Dès le départ, le carrosse a pourtant étrange allure.
En 1999, un an après sa création en Algérie, Khalifa
Airways débarque en France, sollicitant un agrément pour
desservir l'aéroport Charles-de-Gaulle auprès du ministère
français des Transports. Tous ceux qui approchent le groupe racontent
le même choc. "Quand quelqu'un se présente pour une
société avec une telle surface, on s'attend à une
équipe costaud", raconte ce consultant français à
qui Khalifa demande ses services. Rendez-vous dans l'un des restaurants
les plus chers de Paris. "Ils sont arrivés à six. Le
plus âgé n'avait pas 30 ans. Aucun n'a parlé affaires.

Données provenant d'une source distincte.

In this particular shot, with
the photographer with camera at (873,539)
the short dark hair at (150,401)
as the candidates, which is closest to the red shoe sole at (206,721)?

La seule chose qui les intéressait, c'était un carnet d'adresses,
décrocher des appuis. Une question revenait sans cesse : "Et
au ministère de l'Intérieur ou à la présidence,
vous avez une touche ?" Ils m'ont raconté avoir payé
un intermédiaire 50 000 francs pour un rendez-vous avec Gayssot
(le ministre des Transports de l'époque, ndlr). J'étais
soufflé par leur méconnaissance totale de l'aérien
: quand on démarche pour un agrément, on obtient de toute
façon un rendez-vous."
Plusieurs fournisseurs français se lancent dans l'aventure. Tout
fonctionne dans l'urgence, sans facture, sans bon de commande. L'un d'eux
relève : "Ces jeunes gens semblent savoir mieux dépenser
de l'argent qu'en gagner." Des hôtesses jusqu'aux directeurs,
toutes les grandes familles algériennes ont casé là
leur descendance. Du coup, on surnomme Khalifa "la Compagnie des
fils et des filles de...". Mais dès qu'il s'agit de se faire
payer, plus personne. Au bord de la faillite, un créditeur proteste.
"Je vais appeler "Moumène" (le surnom du patron,
ndlr)", lui répond un des jeunes gens. Il revient quelques
jours plus tard. "Vous me devez 2 000 francs pour le coup de fil."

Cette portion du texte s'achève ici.